Problem to work on: Continue the passage on calculating expected counts for gender and drunk driving, starting right after its last line.

Text under study:
------------------------

In other words, we will have two sets of counts:

  • the observed counts (the data)

  • the expected counts (if \(H_0\) were true)

We will measure how far the observed counts are from the expected ones. Ultimately, we will base our decision on the size of the discrepancy between what we observed and what we would expect to observe if \(H_0\) were true.

How are the expected counts calculated? Once again, we are in need of probability results. Recall from the probability section that if events \(A\) and \(B\) are independent, then \(P(A \text{ and } B) = P(A) \times P(B)\). We use this rule for calculating expected counts, one cell at a time.

Here again are the observed counts:

TA
        DroveDrunk
Gender    No Yes
  Female 122  16
  Male   404  77

If driving drunk and gender were independent then:

\[P(\text{drunk and male}) = P(\text{drunk}) \times P(\text{male})\]

By dividing the counts in our table, we see that:

\(P(\text{Drunk}) = 93/619\) and

\(P(\text{Male}) = 481/619\),

and so,

\(P(\text{Drunk and Male}) = (93 / 619) (481 / 619)\)

------------------------

Given records:

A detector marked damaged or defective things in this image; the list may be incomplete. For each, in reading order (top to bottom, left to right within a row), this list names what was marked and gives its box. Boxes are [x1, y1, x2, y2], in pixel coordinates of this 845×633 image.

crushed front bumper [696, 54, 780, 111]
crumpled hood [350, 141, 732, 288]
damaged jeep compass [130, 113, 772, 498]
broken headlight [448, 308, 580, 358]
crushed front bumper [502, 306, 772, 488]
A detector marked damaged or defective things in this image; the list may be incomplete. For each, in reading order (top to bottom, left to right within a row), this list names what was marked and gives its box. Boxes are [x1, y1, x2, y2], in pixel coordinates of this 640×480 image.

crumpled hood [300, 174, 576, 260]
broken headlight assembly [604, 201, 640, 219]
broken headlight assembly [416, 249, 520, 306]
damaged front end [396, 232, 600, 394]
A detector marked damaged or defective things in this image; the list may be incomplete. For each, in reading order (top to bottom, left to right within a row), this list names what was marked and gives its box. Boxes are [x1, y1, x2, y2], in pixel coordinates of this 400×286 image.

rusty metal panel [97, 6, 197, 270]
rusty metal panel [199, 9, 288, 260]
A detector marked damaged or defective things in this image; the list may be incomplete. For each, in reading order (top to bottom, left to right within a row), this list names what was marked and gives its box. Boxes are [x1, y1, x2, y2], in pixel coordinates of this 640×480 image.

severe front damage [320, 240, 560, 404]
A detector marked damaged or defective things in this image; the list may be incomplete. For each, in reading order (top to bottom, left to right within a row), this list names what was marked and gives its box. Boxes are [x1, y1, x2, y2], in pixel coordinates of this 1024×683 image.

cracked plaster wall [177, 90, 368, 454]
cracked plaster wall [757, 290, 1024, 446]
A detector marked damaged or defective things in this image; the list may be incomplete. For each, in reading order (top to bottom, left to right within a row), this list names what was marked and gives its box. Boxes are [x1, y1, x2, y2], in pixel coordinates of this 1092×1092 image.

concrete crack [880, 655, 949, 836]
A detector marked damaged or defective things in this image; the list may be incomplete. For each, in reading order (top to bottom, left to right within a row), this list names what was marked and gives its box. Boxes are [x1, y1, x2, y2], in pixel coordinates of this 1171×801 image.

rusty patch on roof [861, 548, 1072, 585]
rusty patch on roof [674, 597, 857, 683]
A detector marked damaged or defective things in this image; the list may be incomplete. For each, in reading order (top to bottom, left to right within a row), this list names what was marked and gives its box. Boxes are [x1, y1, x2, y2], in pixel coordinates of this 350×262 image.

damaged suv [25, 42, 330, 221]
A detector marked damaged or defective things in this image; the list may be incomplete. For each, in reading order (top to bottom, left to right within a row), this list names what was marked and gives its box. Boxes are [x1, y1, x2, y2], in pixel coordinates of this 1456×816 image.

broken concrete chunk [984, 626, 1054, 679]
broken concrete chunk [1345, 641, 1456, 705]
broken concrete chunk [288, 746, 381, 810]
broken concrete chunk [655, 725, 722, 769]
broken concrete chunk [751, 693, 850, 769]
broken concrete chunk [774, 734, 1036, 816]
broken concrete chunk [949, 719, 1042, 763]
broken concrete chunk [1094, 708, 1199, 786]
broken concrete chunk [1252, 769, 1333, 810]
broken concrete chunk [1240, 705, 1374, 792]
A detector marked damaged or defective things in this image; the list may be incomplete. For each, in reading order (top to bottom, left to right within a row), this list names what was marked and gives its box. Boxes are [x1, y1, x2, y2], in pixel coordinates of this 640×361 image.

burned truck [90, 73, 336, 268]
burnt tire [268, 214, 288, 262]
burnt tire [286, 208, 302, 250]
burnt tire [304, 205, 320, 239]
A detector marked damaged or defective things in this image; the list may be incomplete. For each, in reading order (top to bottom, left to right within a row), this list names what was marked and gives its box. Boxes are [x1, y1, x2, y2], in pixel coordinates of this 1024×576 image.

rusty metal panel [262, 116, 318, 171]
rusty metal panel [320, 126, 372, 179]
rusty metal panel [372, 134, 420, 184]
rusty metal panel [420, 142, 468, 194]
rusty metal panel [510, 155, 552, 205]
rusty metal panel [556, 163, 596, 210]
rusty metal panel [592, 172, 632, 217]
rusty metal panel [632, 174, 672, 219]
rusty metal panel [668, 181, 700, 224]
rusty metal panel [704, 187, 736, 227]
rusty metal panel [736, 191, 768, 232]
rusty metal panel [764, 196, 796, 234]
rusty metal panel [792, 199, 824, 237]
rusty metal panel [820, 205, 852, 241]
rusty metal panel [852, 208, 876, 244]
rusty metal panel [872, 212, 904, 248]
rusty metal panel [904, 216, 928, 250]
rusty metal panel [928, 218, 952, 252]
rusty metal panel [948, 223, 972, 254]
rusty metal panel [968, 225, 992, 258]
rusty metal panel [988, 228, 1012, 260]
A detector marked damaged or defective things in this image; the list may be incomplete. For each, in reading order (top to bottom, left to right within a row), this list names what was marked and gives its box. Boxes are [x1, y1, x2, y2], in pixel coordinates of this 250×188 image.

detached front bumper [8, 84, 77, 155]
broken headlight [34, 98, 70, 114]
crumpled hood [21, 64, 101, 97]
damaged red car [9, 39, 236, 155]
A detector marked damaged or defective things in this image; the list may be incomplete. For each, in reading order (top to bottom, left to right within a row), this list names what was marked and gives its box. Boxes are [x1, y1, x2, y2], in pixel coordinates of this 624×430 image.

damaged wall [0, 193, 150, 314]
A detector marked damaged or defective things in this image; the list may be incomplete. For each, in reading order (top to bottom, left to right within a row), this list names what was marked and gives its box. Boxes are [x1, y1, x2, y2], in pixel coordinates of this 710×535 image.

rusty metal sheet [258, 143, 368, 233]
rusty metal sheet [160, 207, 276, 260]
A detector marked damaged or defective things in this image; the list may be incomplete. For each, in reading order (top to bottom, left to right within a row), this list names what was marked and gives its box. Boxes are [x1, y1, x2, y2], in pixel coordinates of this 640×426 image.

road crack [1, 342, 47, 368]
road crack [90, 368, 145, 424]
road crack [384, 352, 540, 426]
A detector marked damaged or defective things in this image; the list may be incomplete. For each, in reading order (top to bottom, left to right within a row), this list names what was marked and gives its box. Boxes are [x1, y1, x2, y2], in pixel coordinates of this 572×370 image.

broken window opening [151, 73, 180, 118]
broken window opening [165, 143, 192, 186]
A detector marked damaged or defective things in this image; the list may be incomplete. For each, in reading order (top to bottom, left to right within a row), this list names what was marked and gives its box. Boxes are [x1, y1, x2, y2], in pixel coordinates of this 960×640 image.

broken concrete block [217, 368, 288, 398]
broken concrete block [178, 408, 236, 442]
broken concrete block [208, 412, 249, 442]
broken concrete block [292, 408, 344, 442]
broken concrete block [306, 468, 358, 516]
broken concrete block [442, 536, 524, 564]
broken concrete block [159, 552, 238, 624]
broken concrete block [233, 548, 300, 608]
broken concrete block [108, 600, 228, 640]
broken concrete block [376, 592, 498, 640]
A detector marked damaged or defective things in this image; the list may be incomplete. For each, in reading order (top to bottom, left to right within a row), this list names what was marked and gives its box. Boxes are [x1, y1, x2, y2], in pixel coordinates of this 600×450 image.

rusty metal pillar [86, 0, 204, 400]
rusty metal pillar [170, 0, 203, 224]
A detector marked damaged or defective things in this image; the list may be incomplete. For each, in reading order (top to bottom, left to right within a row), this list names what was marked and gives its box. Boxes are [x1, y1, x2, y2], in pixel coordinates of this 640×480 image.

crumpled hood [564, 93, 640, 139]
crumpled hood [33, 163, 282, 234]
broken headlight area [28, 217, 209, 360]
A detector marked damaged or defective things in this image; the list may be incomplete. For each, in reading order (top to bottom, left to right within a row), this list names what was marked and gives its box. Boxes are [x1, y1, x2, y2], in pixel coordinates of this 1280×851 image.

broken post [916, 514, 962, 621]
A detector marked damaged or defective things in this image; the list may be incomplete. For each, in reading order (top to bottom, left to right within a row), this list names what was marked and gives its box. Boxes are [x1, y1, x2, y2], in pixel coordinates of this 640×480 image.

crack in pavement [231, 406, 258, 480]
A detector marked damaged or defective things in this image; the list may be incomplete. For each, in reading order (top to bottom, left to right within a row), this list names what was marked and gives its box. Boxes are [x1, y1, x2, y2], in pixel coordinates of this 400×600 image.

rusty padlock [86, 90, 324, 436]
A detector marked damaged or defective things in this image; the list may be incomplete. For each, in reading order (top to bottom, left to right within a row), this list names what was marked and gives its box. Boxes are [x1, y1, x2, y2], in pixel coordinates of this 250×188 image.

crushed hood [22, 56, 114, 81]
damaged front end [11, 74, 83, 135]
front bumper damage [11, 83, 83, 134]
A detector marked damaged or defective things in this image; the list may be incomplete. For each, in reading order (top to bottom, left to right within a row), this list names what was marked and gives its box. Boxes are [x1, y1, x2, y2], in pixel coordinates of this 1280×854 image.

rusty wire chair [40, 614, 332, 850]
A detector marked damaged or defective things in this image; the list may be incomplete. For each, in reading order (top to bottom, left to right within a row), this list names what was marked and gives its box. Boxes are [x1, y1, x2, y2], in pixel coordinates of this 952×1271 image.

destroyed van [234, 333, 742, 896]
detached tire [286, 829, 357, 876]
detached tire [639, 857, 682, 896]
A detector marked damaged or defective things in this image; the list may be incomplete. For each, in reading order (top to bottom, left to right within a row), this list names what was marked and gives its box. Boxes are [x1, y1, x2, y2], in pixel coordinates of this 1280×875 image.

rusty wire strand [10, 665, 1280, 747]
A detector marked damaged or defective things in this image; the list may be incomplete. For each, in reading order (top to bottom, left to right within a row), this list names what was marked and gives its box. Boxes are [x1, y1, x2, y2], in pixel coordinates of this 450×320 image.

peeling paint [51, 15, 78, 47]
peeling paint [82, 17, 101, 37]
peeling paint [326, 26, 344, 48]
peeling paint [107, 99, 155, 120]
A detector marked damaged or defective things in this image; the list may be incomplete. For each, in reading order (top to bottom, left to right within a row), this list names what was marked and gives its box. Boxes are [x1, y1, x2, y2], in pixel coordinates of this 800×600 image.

------------------------

Exercise result:
Therefore, since there are total of 619 drivers, if drunk driving and gender were independent, the count of drunk male drivers that I would expect to see is:

\(619\times P(\text{Drunk and Male})=619(93/619)(481/619)=93\times 481/619 = 72.266559\)

Notice that this expression is the product of the column and row totals for that particular cell, divided by the overall table total:

chisq.test(TA)$expected
        DroveDrunk
Gender         No      Yes
  Female 117.2666 20.73344
  Male   408.7334 72.26656

This will always be the case, and will help streamline our calculations:

\[\text{Expected Count} = \frac{\text{Column Total} \times \text{Row Total} }{\text{Table Total}}\]

Step 3: Finding the p-value

The p-value for the chi-square test for independence is the probability of getting counts like those observed, assuming that the two variables are not related (which is what is claimed by the null hypothesis). The smaller the p-value, the more surprising it would be to get counts like we did, if the null hypothesis were true.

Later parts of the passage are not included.